Entrando no debate nas redes sociais e nas novas mídias, o Santo Padre recordou que “não é a tecnologia que determina se a comunicação é autêntica ou não, mas o coração do homem e a sua capacidade de fazer bom uso dos meios à sua disposição”.

Dependendo de como se utilizam, as redes sociais podem “favorecer as relações e promover o bem da sociedade” ou, pelo contrário, “levar a uma maior polarização e divisão entre as pessoas e os grupos. O ambiente digital – continua o Papa – é uma praça, um lugar de encontro, onde é possível acariciar ou ferir, ter uma discussão útil ou um linchamento moral”.

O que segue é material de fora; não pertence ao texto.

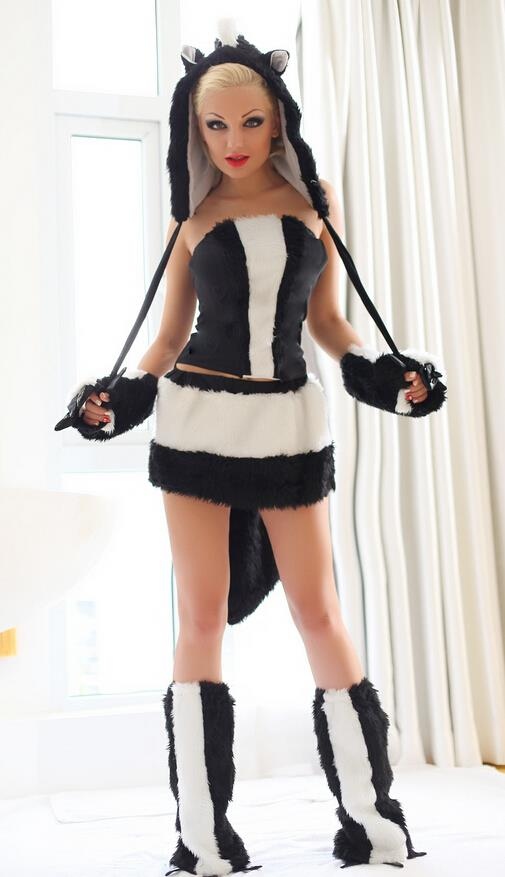 new Sexy Halloween Female clothes Skunk clothes Cosplay Costume free Size for Halloween hot sale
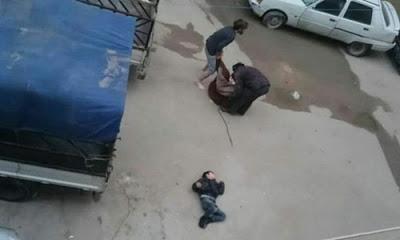 Suriye'de rejim güçleri Doğu Guta'da zehirli gazlı saldırı düzenledi.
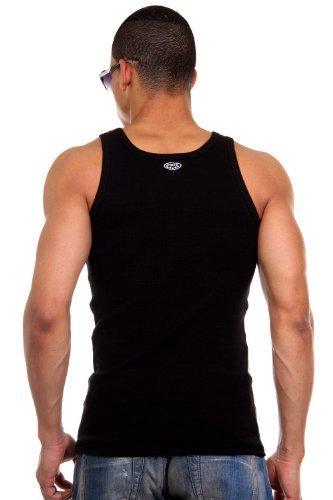 OBOY RIPP Athletic Shirt (schwarz)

Mesmo em redes digitais pode se construir uma “verdadeira cidadania” e uma “sociedade saudável e aberta à partilha”: isso implica “uma responsabilidade com o outro, que não vemos mas que é real, tem a sua dignidade que deve ser respeitada”.

Concretizando o tema da Jornada Mundial, Francisco insiste que “o encontro entra a comunicação e a misericórdia é fecundo na medida em que gera uma proximidade que se preocupa, conforta, cura, acompanha e celebra”.

O Santo Padre conclui, então, a Mensagem recordando o quanto “em um mundo dividido, fragmentado, polarizado”, comunicando “com misericórdia” seja possível “contribuir para a boa, livre e solidária proximidade entre os filhos de Deus e irmão na humanidade”.